··· Extrait du document ···

TERREAU

Le Bruit des Ombres est né d'une histoire vraie, celle de Charles Borowski, qui fuit la menace nazie. Il est mon grand-père et souhaite que ce récit fasse partie de mon histoire : « Tu ne dois pas oublier ».

Il me transmet alors son récit filmé par des équipes de S. Spielberg, qui réalisaient une vidéothèque de tous les survivants. C'est ce support vidéo qui me permettra d'entendre cette histoire une première fois.

Je voulais y fantasmer le discours d'un héros mais je ressens l'horreur et le poids qui l'accompagnent.

Pendant le visionnage de l'entretien, mon regard se pose sur les mains de mon grand-père : elles disent ce qui se tait dans ses mots.Je décide alors de les filmer à nouveau avec mon propre cadrage. Je le laisse me raconter ce qu'il veut bien me livrer.

Ce témoignage, je l'apprivoise comme matière première à l'écriture de la pièce sonore.

INTUITION


Un focus sur nos mains, né d'une pratique : la marionnette.

···

[Travail à faire]
**1)** Répondez à ces questions sur l'extrait consacré au Bruit des Ombres :
(a) De quelle personne l'histoire vraie à l'origine de la pièce est-elle celle ?
(b) Par quelles équipes le récit du grand-père a-t-il été filmé ?
(c) De quelle pratique est né le focus sur les mains ?
**2)** Écrivez la suite de l'extrait consacré au Bruit des Ombres, s'il vous plaît, en reprenant après sa dernière phrase.
Les données proviennent d'une autre source que l'extrait.

··· Données disponibles ···

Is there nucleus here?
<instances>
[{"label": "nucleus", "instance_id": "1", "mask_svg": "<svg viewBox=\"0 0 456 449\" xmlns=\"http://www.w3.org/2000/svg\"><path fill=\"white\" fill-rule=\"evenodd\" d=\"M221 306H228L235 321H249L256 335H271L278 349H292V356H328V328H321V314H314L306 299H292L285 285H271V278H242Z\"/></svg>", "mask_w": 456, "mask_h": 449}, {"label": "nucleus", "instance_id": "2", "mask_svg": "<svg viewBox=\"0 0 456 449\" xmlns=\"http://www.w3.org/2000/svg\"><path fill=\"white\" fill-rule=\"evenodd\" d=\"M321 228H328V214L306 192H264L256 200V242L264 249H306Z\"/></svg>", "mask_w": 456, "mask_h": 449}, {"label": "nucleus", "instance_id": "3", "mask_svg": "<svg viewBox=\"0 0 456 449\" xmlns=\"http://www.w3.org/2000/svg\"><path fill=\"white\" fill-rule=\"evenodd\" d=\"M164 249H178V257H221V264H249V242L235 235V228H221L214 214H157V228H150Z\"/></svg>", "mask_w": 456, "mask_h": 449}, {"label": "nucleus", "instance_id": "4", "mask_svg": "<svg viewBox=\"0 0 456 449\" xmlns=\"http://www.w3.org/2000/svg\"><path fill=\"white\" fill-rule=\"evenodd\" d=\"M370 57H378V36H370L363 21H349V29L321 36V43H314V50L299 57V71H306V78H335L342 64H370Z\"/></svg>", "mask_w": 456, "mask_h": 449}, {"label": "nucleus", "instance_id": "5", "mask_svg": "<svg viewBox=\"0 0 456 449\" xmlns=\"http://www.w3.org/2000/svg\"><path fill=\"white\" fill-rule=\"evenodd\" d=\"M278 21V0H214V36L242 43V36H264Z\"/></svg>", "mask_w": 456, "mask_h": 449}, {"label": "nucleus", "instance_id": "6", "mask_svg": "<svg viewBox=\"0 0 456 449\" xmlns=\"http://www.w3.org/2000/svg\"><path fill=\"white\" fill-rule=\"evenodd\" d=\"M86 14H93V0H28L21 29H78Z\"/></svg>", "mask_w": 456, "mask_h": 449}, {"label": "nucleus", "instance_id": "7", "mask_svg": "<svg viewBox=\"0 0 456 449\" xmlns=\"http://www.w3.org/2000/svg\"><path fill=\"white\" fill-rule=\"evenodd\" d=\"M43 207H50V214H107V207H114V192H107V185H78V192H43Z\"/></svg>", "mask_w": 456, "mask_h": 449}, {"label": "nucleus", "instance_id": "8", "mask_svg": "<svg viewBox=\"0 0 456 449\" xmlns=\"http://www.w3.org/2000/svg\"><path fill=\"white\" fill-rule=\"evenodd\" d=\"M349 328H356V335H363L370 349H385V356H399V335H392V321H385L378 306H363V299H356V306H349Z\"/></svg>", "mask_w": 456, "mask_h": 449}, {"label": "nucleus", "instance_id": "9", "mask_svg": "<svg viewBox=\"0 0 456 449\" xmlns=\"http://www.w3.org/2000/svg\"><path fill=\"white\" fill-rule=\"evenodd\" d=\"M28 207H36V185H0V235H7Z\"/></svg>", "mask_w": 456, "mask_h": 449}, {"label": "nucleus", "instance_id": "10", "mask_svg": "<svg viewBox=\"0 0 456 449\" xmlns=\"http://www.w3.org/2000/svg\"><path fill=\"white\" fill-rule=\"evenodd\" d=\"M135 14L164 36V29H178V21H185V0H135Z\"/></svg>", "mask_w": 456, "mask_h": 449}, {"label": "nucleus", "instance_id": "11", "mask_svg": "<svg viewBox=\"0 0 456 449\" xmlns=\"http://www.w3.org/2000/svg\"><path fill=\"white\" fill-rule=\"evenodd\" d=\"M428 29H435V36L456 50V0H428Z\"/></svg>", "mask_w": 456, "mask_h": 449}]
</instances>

···

[Réponses dans l'ordre]
**1)**
(a) De Charles Borowski, le grand-père.
(b) Par des équipes de S. Spielberg.
(c) De la marionnette.

**2)**
Marionnettiste de formation, les mains m'apparaissent comme la poétique de l'œuvre. Ce focus, induit par ma pratique de la manipulation, s'étend ici au mouvement de nos mains quotidiennes, celles qui commentent nos mots, prennent parfois le relai lorsque ceux-ci manquent, celles qui montrent, donnent, s'accrochent, etc.

Nos mains traversent-elles l'histoire autrement ?

Cette intuition initie l'exploration gestuelle avec les comédiens. Ce langage amène le regard du spectateur vers les mains dont émane une sensibilité sans mots. La sensorialité des corps en contact avec les matières, la table, le comptoir du bar, nos corps, sont les passages de la communication non verbale. Ainsi nous guiderons lentement, comme une énigme, le public à se concentrer sur ces corps à 5 doigts.